Möchte ab und zu mal gemütlich auf der Couch im supergeilen Steam Big Picture per HDMI Kabel am PC zocken!

Dafür suche ich einen guten Controller für den PC. Ich habe gehört, der Xbox Controller soll gut sein und problemlos funktionieren.

Ich finde das Layout und das Handling des PS3 Controllers (da ich die Konsole besitze und damit gezockt habe) sehr gut und würde gerne einen ähnlich nutzen.

Was empfehlt ihr? Xbox Controller? nachgemachten PS3 Controller der Firma Big Ben (hab ich auf die Schnelle im Netz gefunden).

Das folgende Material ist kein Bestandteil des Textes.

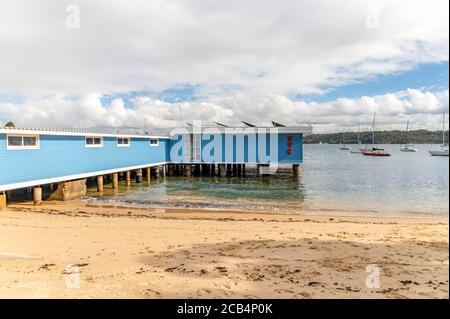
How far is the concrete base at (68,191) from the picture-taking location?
17391 mm

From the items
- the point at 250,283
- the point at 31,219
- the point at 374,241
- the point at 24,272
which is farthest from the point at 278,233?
the point at 31,219

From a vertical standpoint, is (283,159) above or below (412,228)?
above

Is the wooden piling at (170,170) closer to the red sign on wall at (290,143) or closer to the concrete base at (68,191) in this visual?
the red sign on wall at (290,143)

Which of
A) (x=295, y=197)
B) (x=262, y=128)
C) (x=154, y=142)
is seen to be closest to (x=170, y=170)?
(x=154, y=142)

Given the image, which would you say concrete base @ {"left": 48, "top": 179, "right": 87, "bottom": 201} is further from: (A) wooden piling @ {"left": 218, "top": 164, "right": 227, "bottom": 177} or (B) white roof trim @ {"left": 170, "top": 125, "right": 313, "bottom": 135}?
(A) wooden piling @ {"left": 218, "top": 164, "right": 227, "bottom": 177}

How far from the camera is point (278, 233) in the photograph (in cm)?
970

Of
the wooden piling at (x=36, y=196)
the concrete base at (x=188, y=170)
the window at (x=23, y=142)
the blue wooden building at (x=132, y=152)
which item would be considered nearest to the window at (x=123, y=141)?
the blue wooden building at (x=132, y=152)

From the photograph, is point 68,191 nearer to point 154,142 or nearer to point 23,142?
Answer: point 23,142

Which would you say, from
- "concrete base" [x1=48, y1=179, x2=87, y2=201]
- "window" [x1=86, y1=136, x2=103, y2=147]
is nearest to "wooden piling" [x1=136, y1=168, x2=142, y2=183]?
"window" [x1=86, y1=136, x2=103, y2=147]

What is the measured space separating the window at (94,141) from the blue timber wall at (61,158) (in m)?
0.25

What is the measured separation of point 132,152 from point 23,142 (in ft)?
36.4

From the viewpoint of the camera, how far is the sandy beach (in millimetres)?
5133

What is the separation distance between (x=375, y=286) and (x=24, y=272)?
638cm
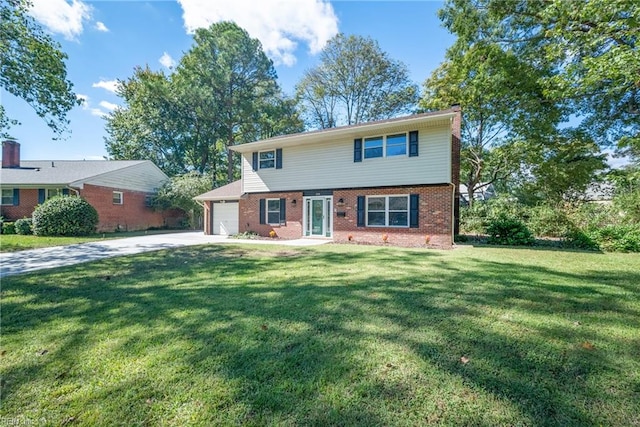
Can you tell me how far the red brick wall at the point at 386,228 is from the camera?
424 inches

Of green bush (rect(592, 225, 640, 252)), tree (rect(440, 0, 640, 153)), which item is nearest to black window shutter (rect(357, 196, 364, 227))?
green bush (rect(592, 225, 640, 252))

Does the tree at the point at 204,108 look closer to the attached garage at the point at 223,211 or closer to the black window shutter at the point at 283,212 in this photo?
the attached garage at the point at 223,211

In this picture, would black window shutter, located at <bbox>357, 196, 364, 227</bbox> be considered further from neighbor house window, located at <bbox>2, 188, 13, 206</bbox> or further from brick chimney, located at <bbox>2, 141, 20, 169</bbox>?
brick chimney, located at <bbox>2, 141, 20, 169</bbox>

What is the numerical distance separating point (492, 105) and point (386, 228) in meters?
11.1

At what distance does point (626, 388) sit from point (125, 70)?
124 ft

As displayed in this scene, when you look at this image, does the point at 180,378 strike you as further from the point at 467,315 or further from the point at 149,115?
the point at 149,115

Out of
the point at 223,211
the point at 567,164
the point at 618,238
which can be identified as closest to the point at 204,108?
the point at 223,211

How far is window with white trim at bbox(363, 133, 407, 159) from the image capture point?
11.6 metres

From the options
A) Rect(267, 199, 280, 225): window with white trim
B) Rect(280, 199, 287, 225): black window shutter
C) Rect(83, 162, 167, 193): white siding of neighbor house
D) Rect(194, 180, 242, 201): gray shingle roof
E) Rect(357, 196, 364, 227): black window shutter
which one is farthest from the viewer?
Rect(83, 162, 167, 193): white siding of neighbor house

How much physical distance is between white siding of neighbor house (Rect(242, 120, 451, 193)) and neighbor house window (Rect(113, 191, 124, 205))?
408 inches

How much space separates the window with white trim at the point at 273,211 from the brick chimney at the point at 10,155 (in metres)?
20.5

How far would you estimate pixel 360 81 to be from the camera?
86.0 feet

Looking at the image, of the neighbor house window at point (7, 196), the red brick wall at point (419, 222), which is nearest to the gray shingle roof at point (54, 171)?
the neighbor house window at point (7, 196)

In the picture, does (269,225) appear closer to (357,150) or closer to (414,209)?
(357,150)
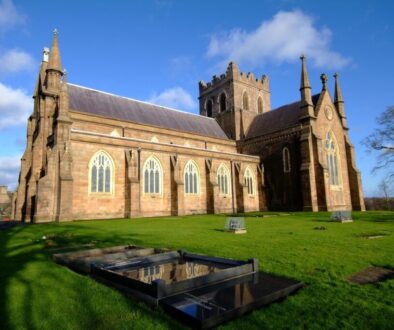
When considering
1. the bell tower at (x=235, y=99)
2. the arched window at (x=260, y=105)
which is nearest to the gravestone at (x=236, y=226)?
the bell tower at (x=235, y=99)

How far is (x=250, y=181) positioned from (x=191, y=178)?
30.5 feet

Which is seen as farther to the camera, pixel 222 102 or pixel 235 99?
pixel 222 102

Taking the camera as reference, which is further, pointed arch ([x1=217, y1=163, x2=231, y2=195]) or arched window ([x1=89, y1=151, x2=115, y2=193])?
pointed arch ([x1=217, y1=163, x2=231, y2=195])

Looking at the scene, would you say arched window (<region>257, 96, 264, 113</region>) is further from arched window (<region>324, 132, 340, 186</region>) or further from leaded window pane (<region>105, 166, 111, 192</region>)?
leaded window pane (<region>105, 166, 111, 192</region>)

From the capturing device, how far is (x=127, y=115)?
113 ft

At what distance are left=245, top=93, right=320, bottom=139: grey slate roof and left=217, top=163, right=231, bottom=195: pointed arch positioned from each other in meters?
8.49

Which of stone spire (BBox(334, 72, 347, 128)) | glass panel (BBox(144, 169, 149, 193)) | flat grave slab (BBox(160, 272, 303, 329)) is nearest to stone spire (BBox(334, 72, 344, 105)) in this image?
stone spire (BBox(334, 72, 347, 128))

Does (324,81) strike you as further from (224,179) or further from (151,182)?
(151,182)

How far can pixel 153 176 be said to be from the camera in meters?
28.9

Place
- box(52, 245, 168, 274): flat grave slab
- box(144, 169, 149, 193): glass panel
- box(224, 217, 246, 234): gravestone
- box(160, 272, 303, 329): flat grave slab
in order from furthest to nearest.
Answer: box(144, 169, 149, 193): glass panel, box(224, 217, 246, 234): gravestone, box(52, 245, 168, 274): flat grave slab, box(160, 272, 303, 329): flat grave slab

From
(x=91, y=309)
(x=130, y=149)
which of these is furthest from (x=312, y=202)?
(x=91, y=309)

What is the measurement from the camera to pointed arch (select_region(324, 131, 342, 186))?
35.6 m

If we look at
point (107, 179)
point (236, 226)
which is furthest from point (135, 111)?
point (236, 226)

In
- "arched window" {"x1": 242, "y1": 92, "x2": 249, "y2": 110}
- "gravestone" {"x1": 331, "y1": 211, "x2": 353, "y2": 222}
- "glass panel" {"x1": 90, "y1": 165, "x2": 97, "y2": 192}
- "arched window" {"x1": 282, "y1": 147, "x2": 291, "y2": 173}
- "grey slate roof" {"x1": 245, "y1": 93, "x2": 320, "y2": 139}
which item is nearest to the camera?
"gravestone" {"x1": 331, "y1": 211, "x2": 353, "y2": 222}
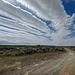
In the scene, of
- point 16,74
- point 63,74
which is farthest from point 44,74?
point 16,74

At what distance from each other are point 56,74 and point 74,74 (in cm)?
154

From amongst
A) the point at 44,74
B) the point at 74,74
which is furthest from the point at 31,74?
the point at 74,74

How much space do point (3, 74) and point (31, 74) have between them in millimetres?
2344

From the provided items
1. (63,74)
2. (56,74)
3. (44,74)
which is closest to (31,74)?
(44,74)

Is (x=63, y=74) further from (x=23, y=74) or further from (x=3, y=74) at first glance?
(x=3, y=74)

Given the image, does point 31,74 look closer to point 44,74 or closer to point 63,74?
point 44,74

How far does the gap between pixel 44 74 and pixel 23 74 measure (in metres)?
1.74

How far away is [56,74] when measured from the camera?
4574 mm

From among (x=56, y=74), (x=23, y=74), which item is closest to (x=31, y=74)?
(x=23, y=74)

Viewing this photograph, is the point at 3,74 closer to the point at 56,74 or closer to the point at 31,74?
the point at 31,74

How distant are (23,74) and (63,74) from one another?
11.1 feet

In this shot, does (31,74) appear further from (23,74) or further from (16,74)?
(16,74)

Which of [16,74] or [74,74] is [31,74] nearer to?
[16,74]

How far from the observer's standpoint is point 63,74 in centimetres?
458
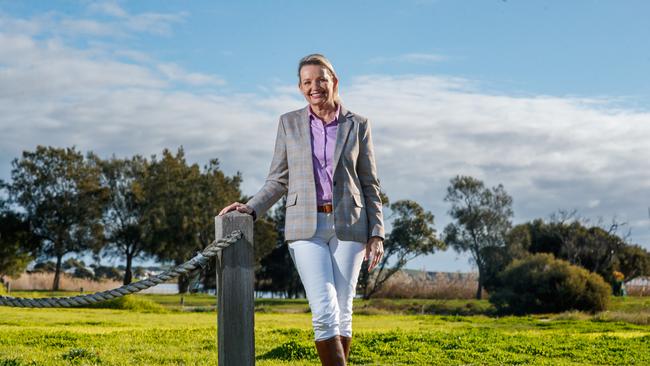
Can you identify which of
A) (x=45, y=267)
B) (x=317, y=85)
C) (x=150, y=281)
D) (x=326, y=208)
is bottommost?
(x=150, y=281)

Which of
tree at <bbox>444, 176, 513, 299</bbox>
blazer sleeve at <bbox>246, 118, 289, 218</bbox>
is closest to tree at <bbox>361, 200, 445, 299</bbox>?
tree at <bbox>444, 176, 513, 299</bbox>

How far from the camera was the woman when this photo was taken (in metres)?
5.09

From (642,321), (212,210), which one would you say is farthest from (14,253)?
(642,321)

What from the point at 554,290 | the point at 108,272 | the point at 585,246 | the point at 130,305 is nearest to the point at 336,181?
the point at 130,305

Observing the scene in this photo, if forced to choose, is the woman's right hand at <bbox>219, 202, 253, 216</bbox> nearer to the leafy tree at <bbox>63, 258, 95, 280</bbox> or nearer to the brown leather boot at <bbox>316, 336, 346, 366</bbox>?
the brown leather boot at <bbox>316, 336, 346, 366</bbox>

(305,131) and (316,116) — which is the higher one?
(316,116)

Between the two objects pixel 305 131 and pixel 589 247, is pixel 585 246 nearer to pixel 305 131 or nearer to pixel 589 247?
pixel 589 247

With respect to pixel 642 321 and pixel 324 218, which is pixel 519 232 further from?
pixel 324 218

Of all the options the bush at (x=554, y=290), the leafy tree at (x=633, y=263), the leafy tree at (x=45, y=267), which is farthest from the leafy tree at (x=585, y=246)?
the leafy tree at (x=45, y=267)

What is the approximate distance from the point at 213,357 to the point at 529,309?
21.4 m

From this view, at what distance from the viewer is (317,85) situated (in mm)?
5355

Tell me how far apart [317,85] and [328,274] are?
1.29 m

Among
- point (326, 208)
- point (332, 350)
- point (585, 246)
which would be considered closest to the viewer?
point (332, 350)

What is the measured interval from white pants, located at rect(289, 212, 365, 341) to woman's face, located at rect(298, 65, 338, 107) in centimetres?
80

Viele Grüße (und danke schonmal an @herbboy  )


----------



## Enisra (7. Oktober 2014)

der Vorteil von den Xbox Controllern ist ja, das die schon Haus aus funktionieren, 360-Pad anstöpdeln, läuft
Das PS4 Pad kann man zwar auch anschließen, ansich braucht man so eigentlich noch eine Zusatzsoftware, aber ich weiß nicht ob das noch so ist


----------



## Chemenu (7. Oktober 2014)

Der PS4 Controller funktioniert mit dem DS4 To XInput Wrapper ganz gut. Dadurch wird ein XBox360 Controller simuliert, d.h. die Anzeige der Buttons in Spielen stimmt halt nicht mit dem Playstation Layout überein. Mir gefällt der Controller aber wesentlich besser als der DS3. Liegt viel besser in der Hand. Leider hält der Akku nicht so lange wie beim DS3.


----------



## blitzmax (7. Oktober 2014)

Was sehr gut funktioniert ist wirklich der PS3 Controller am PC mit USB oder Bluetooth. 
Das ist möglich mit dem Programm Motionjoy.
Wie du sicherlich weißt sind die Controller top und haben eine gute Qualität! 

Auch hier simuliert der PC einen Xbox 360 Controller der deinen PS3 Controller nun nutzbar macht.


----------



## blitzmax (7. Oktober 2014)

Und wenn du schon einen hast, wäre das ja die beste Lösung!


----------



## OldShatterhand (7. Oktober 2014)

Ich nutze Xbox 360 Controller. Sogar 2 davon (für koop wie How to Survive oder Castle Crashers). Dazu braucht man nur ein Adapter.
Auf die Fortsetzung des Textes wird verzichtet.